A quiet slice of Ireland.

 

Bridge-wb

Ireland is usually described as small country, insignificant to world events and largely ignored by all other countries unless they want our money to prop up the banking system or our votes to perform a similar service for the great European project. Yet there is something rather special about the place, something that you need to physically experience to truly appreciate.

Traveling up to Co Mayo this week I was reminded of this when pulling off the road for a break. A sign with the simple words ‘Luimnagh Quay’ enticed me for a mile or so down a single lane until I came upon the waters of Lough Corrib which on this day wore an unruffled cloak of reflected blue that was not of any one particular hue or another.  I rested the car while easing the stiffness of the miles with a stroll around this stone structure that  lay as silent testament to the lake’s past role in the lives of the trading folk of the district. All was still, all was quiet and, above all else, all was tranquil.

In fact so tranquil was the place that it was the very silence that dominated these few minutes. Tranquility is certainly not unique to Luimnagh Quay, we can meet it wherever we are in the world, often unexpectedly but always with warm appreciation and it is of course relative to the environment previously encountered.  Yet here there was nothing to distract from it, no large mountains loomed from across the shore, trees and boulders were modest in size and the few houses that were dotted around hid either in the distance or behind high walls offering nothing in the way of entertainment for the unsettled mind.
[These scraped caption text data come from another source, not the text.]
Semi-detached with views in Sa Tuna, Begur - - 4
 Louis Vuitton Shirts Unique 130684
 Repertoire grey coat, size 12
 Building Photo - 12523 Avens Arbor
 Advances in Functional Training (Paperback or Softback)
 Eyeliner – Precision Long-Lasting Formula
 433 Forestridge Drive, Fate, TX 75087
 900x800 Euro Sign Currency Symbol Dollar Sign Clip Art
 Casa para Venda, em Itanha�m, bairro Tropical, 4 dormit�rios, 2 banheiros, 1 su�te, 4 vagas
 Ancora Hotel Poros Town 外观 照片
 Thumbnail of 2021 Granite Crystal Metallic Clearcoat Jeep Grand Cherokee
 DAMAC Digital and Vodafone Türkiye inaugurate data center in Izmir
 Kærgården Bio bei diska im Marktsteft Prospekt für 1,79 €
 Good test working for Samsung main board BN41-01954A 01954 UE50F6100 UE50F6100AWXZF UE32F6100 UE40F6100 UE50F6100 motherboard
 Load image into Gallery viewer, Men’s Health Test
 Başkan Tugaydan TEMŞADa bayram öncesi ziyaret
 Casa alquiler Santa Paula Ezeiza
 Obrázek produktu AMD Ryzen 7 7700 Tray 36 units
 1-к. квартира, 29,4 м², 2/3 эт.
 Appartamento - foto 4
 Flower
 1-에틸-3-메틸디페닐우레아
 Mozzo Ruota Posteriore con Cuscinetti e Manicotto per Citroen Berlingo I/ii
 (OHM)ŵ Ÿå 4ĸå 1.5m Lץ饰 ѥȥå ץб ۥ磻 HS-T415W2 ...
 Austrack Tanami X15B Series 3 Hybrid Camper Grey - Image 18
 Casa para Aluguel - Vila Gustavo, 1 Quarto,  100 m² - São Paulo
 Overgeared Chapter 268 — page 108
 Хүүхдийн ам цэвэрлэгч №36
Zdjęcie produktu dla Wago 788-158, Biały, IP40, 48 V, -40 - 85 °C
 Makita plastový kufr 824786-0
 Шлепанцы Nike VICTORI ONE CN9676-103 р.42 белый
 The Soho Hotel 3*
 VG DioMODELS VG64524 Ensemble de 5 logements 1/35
The canvas was not completely blank however, for there stood, just a dozen yards away, a small bridge that at first glance was so utterly purposeless as to immediately suggest it was ornament rather than artifact. Closer inspection revealed that it spanned a gap between two minor stone jetties that presently lay submerged beneath the high waters. It stood as a symbol of the mood, disconnected from the solidity of life yet holding the potential for future use. Like myself it appeared to be resting from its labours, just for this minute it was untouchable by those who may demand that it function as it was created to do, but it was now blessed with the same peace that I possessed in observing its solitude.

I wandered on, a lady walking a greying dog stopped me and we chatted for a while, of the wagtails at the waters edge, the nesting mallards behind the wharf, the early appearance of a particular fly the name of which, to my shame, I have forgotten, and to the arrival of spring in general.  The changing season would not be long in bringing the energy of nature’s green powerhouse once more to the brown reads, the hazel and all that grew around, it was the lull before her onslaught that would peak in June and then ebb gradually away for the winter slumber. Each moment in the earths cycle is one to be savored yet the business of living in our artificial world breaks the bond twixt us and where we are from and like the bridge we are left aloof from all that is truly substantial. Ireland has a curious way of reminding us of this, of our very mortality and as I made my way back to the road to rejoin my journey I once more sincerely thanked her for that.